Exercise requirements -
Please write out word for word the lines of the listing below, beginning at the line that contains "How distant is" and stopping after the line that contains "How far is white".

[Questions on scene geometry]
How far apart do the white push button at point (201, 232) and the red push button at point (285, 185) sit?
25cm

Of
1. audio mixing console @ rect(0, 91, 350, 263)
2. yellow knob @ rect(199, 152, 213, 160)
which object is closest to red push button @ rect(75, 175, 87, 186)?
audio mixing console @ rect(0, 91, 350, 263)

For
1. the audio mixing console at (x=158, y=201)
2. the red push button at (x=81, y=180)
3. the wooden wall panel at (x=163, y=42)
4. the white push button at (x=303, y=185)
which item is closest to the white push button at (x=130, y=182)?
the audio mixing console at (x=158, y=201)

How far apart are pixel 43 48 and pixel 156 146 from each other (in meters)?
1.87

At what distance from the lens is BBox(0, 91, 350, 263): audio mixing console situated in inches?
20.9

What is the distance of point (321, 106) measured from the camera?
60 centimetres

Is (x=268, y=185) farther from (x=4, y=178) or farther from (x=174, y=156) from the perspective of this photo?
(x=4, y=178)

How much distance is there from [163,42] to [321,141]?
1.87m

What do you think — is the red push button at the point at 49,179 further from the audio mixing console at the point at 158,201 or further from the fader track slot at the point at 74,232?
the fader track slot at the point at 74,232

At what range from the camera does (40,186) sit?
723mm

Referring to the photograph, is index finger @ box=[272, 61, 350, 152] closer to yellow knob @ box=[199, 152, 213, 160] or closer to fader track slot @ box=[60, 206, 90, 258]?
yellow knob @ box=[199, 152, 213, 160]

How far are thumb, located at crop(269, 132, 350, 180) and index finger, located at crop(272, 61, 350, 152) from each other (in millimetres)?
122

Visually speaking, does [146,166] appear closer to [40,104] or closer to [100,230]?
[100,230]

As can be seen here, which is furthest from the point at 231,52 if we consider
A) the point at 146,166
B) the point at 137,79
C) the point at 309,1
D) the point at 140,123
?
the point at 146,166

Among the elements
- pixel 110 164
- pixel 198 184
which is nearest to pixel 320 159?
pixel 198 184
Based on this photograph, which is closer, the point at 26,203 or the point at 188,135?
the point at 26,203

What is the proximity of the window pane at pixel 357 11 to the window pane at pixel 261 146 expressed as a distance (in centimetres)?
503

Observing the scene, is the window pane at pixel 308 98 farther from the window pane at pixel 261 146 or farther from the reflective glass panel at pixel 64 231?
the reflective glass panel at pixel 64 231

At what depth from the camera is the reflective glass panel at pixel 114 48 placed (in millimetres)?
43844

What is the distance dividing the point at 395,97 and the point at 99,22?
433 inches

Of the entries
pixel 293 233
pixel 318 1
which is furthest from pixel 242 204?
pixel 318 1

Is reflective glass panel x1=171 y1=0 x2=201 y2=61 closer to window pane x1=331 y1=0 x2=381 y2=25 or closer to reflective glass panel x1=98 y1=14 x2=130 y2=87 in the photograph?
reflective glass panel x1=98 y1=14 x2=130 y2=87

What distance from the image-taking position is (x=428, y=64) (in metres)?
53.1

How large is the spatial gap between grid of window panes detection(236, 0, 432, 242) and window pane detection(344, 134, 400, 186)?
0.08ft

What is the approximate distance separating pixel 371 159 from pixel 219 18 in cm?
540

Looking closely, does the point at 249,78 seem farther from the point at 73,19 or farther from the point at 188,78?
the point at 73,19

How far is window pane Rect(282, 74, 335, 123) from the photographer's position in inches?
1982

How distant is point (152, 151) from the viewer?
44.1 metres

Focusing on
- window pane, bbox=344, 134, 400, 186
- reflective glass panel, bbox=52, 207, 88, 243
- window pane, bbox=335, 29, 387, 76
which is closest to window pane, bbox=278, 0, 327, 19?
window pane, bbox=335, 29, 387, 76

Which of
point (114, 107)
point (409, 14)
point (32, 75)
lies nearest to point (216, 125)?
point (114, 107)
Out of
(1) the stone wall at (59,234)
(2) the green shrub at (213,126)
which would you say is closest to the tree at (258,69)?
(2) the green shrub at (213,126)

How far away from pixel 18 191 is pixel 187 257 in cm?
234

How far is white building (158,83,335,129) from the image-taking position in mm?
==
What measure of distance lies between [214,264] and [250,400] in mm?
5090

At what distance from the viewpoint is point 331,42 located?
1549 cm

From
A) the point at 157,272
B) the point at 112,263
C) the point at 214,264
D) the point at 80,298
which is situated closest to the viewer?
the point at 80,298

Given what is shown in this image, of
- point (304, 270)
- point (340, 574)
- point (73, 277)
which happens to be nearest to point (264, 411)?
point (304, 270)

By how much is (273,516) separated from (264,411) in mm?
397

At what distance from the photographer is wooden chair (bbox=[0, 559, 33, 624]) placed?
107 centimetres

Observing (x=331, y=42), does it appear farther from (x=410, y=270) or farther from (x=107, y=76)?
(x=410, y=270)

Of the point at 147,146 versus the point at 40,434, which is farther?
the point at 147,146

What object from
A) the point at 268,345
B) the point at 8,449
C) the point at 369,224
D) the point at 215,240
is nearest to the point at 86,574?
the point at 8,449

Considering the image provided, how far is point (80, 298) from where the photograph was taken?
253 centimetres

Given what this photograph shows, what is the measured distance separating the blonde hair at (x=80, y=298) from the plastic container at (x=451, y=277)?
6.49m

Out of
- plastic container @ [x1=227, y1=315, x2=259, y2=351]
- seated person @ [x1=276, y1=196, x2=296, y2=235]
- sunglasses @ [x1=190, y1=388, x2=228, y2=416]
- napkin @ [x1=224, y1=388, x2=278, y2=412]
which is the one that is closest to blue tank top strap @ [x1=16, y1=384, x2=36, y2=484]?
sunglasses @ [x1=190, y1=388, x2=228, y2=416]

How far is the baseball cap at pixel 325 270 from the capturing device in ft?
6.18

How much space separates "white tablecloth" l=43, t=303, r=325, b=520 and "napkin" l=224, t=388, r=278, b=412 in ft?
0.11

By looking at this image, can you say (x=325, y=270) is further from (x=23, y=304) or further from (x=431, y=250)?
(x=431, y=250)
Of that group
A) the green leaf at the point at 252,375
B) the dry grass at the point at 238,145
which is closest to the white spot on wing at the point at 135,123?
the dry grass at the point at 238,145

The reply -
How distant is point (152, 151) from the viewer?
44.1 metres

Focusing on
- window pane, bbox=344, 134, 400, 186
- reflective glass panel, bbox=52, 207, 88, 243
- window pane, bbox=335, 29, 387, 76
which is closest to window pane, bbox=278, 0, 327, 19?
window pane, bbox=335, 29, 387, 76

Which of
point (114, 107)
point (409, 14)
point (32, 75)
lies nearest to point (216, 125)?
point (114, 107)
Out of
(1) the stone wall at (59,234)
(2) the green shrub at (213,126)
which would you say is closest to the tree at (258,69)?
(2) the green shrub at (213,126)

How far away from pixel 18 191 is pixel 187 257 in cm?
234

How far is white building (158,83,335,129) from the image-taking position in mm?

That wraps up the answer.